A big embarrassment came this week for the Republican Party, which has made voting integrity and fighting voter fraud a major issue.
A consulting firm hired by the Republican National Committee to register voters in five battleground states has been let go after one of its workers apparently submitted over 100 questionable registration forms in Florida's Palm Beach County.
The party severed its ties with the firm — Strategic Allied Consulting — because it has "zero tolerance" for voter fraud, said RNC spokesman Sean Spicer.
"We take allegations of anything that would undermine the integrity of elections very seriously," Spicer said. The RNC paid the company, which was formed by an Arizona political consultant, $3 million to register voters in Florida, Colorado, Nevada, North Carolina and Virginia.
The company hired individuals to go out and sign up voters. But workers in Palm Beach County's election office became suspicious when they saw registration forms with similar-looking signatures and other irregularities, such as commercial instead of residential addresses. Elections Supervisor Susan Bucher said she took her concerns to local Republicans, who arranged a meeting with a representative of the company, who then helped identify even more questionable forms.
Local authorities are investigating, and so too is the state.
Chris Cate, a spokesman for the Florida secretary of state's office, said suspicious registrations have been uncovered in six counties, although he said it's not clear yet if they were all from the same firm.
The incident is embarrassing to Republicans for several reasons.
First, the party has used the issue of voter fraud to push new voting restrictions in Florida and elsewhere. The laws have become a major point of contention in the current campaign. Democrats say the laws — which include voter ID requirements and limits on voter registration drives — are intended to suppress the votes of minorities and others who tend to vote Democratic. Republicans say Democrats aren't interested in preventing voter fraud — although evidence of such fraud is rare.
Secondly, Spicer said the Florida incident looks like a case of "one bad apple" in an organization. And indeed, Strategic Allied Consulting's attorney, Fred Petti, issued a statement saying that the company has "zero tolerance" for breaking the law and "accordingly, once we learned of the irregularities in Palm Beach County, we were able to trace all questionable cards to one individual and immediately terminated our working relationship with the individual in question." He did not name the person.

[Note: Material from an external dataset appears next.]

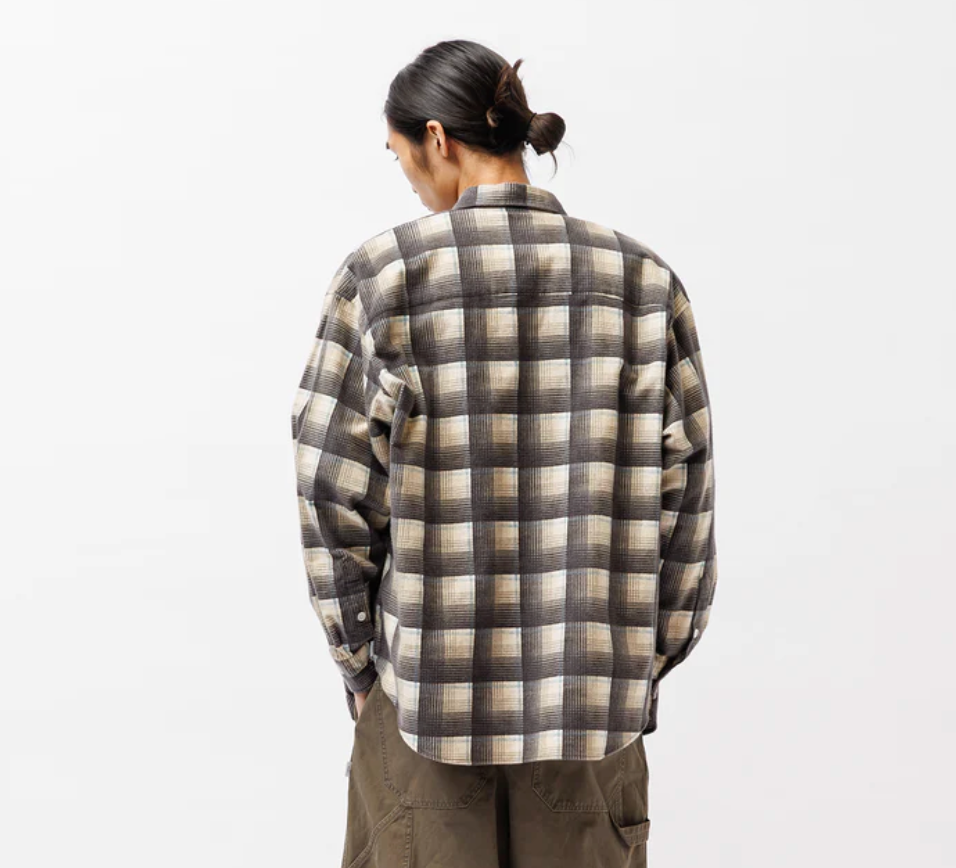 WTAPS TXT 02 / LS / COTTON. FLANNEL. TEXTILE. OF 261TQDT-SHM02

But this is almost exactly the same response that the community organizing group ACORN gave when it was accused of filing fraudulent voter registration forms in past elections — a response that was widely rejected by Republicans.
The RNC made ACORN a major target in the 2008 presidential campaign, accusing it of widespread voter fraud and trying to link the organization to then-candidate Barack Obama — implying that the Democrat wanted to use fraudulent votes to win.

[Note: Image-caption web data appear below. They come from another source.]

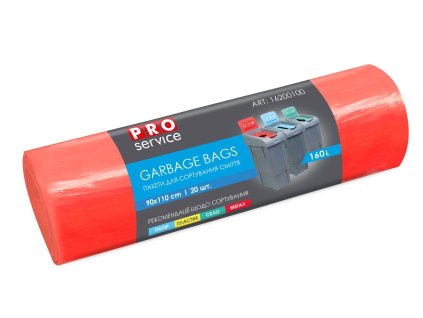 PYTEL NA ODPAD PRO SERVIS METAL 160L 20KS 90X110 ČERVENÝ 20MIK MS16010REDPRO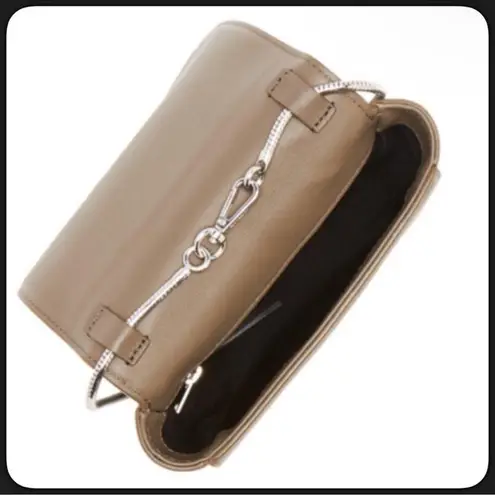 All Saints Arc Small Crossbody Purse in Mink Grey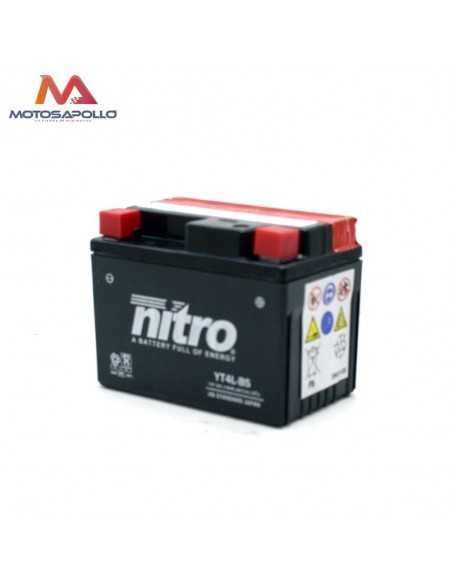 Batería 12V-3AH plomo ácido Nitro Motosapollo.com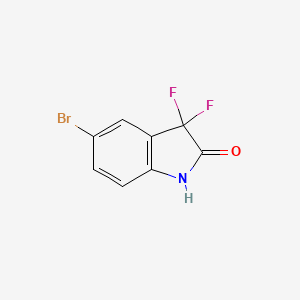 molecular formula C8H4BrF2NO B3144487 5-Bromo-3,3-difluoroindolin-2-one CAS No. 552332-19-1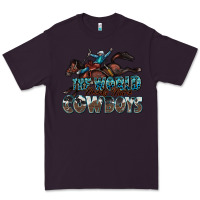 Plum the world needs more cowboys Premium Tee - Zillion Design Studio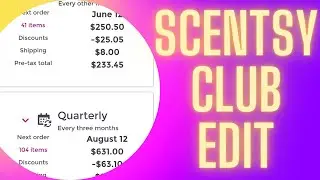 SCENTSY CLUB EDITS - Bi-Monthly & Quarterly 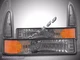 99-2004 Ford Excursion F250/350 Super Duty Smoke Front Bumper w/ Corner Lights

The third reason this is embarrassing for Republicans is that Strategic Allied Consulting was formed by an Arizona consultant named Nathan Sproul, whose past registration efforts have been the subject of numerous allegations of irregularities. In several instances, those working for Sproul — whose company has operated under several different names — were accused of discarding registration forms filled out by Democrats. The allegations were investigated, but no charges were filed.
Sproul did not return messages from NPR, but he told NBC News on Thursday that the company hired between 4,000 and 5,000 individuals to register voters for the RNC, and that the individuals received instructions not to falsify forms. However, he added: "No matter what quality controls you have, there are always going to be bad actors in any large-scale operation."
Sean Spicer said the RNC won't ask Sproul for its money back, because the voter registration efforts are complete. Spicer did not know how many people the company signed up to vote in the five states.